═════ Available records ═════
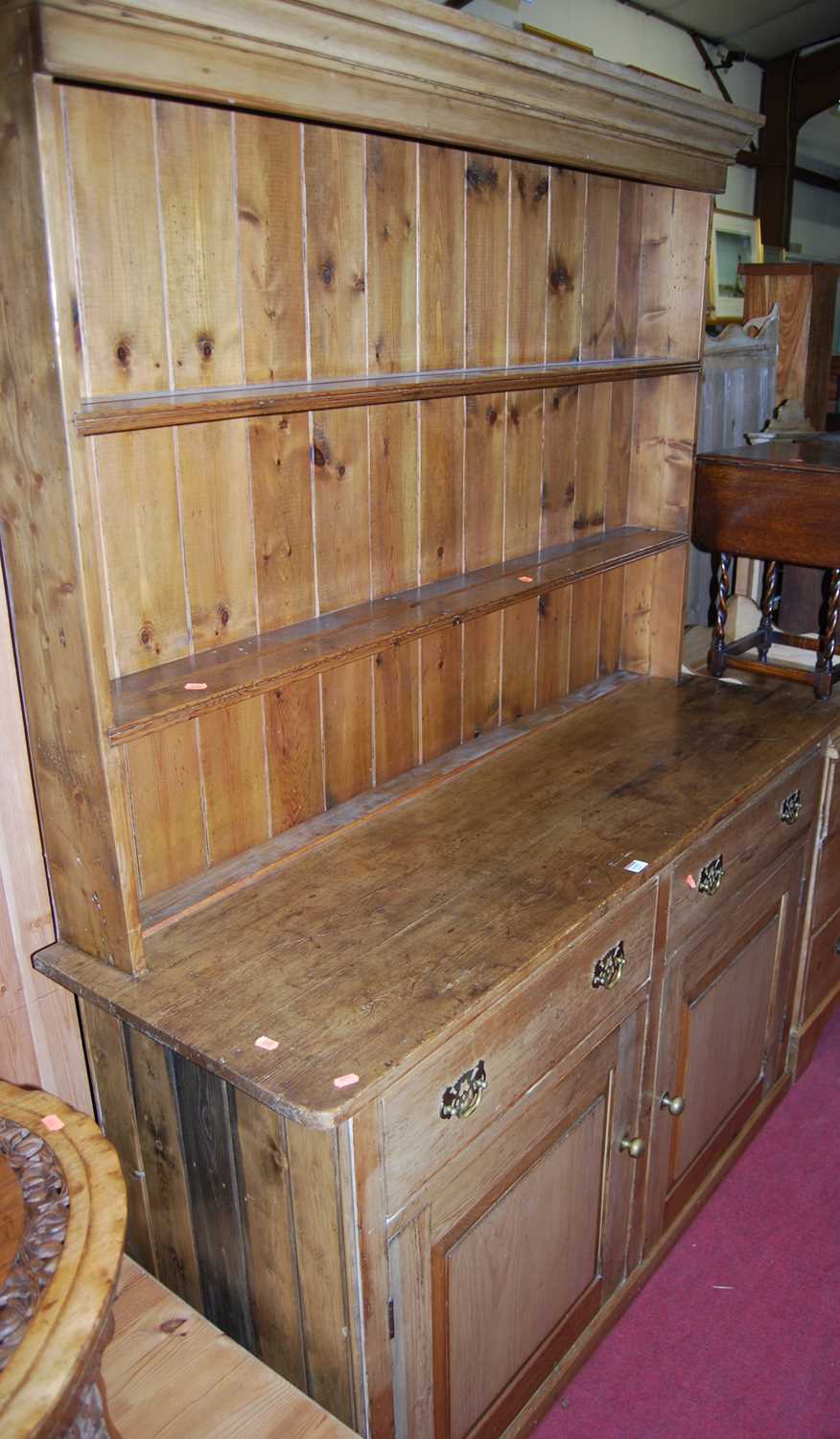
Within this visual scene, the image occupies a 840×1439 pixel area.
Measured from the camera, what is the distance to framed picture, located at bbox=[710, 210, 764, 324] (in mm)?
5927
═════
═════ Available records ═════
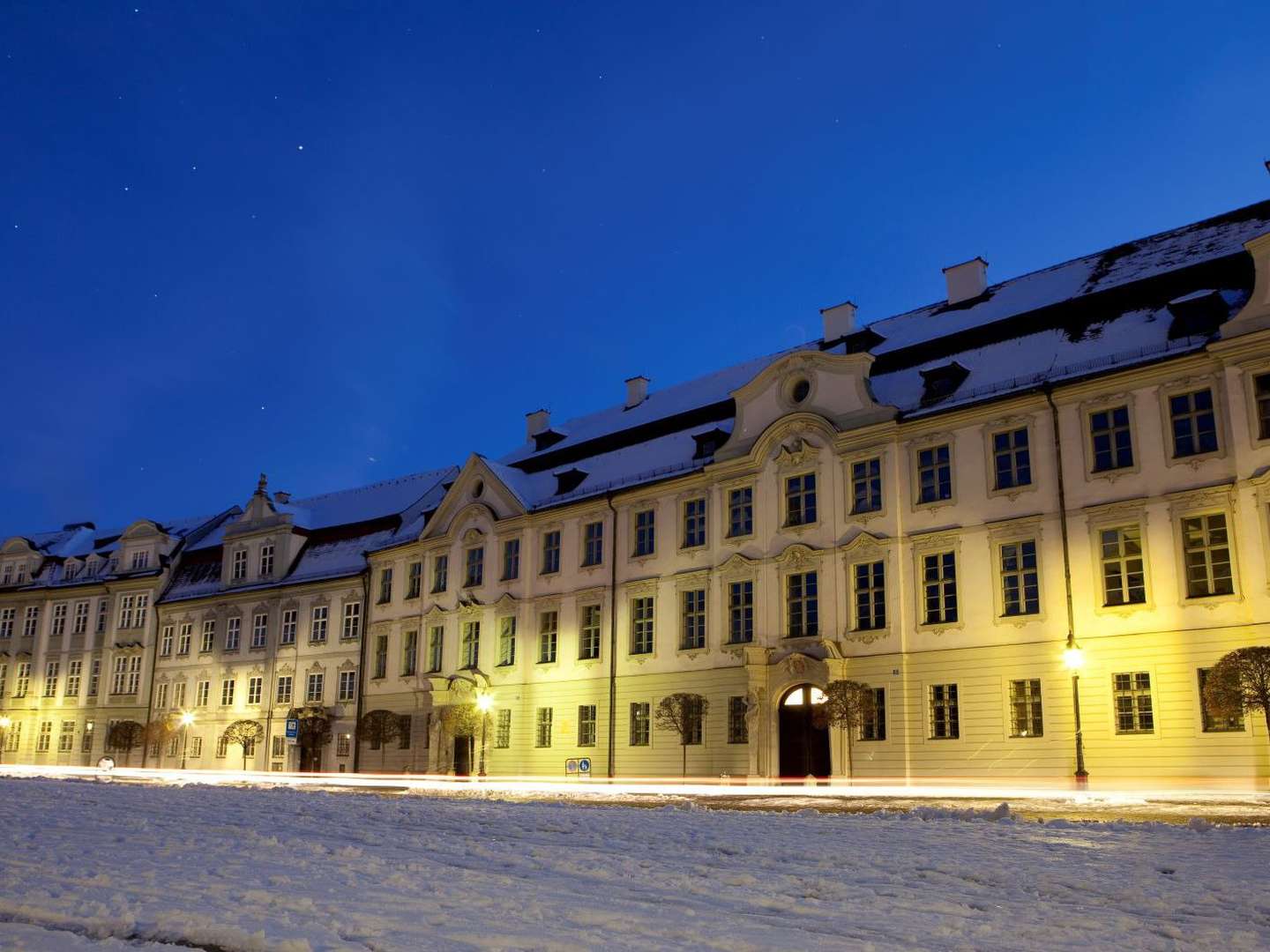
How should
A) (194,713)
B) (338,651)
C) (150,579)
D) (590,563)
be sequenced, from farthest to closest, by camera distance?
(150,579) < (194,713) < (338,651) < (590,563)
═════
═════ Available records ═════
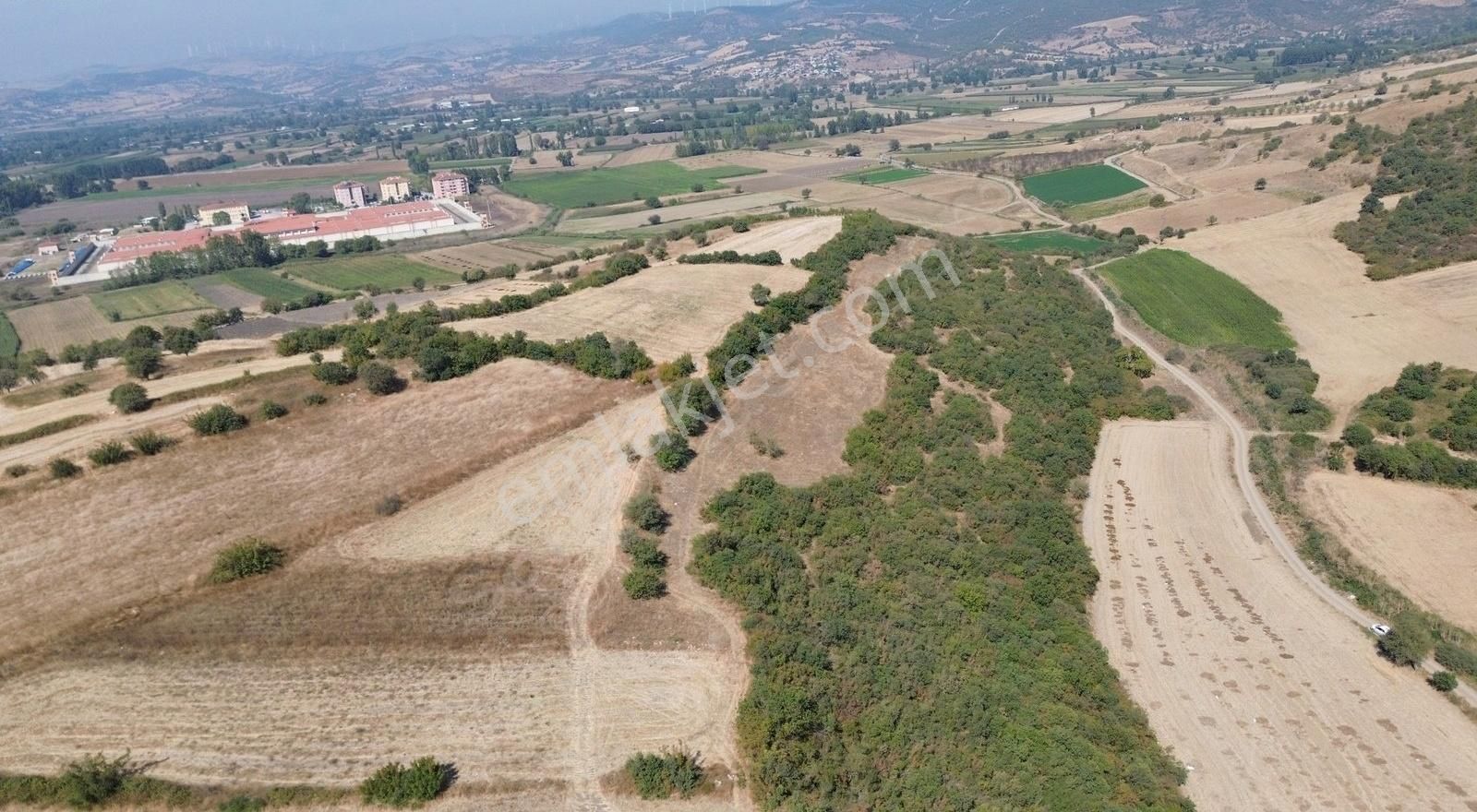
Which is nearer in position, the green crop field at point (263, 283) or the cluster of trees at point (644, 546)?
═════
• Your task: Pick out each line of the records above that contains the word "distance", matching case exactly. Copy those lines in full.

• Finished task:
Measured from the camera, what is the distance to framed picture, located at bbox=[710, 210, 764, 324] (in mm)?
be sequenced, from farthest to closest, by camera distance?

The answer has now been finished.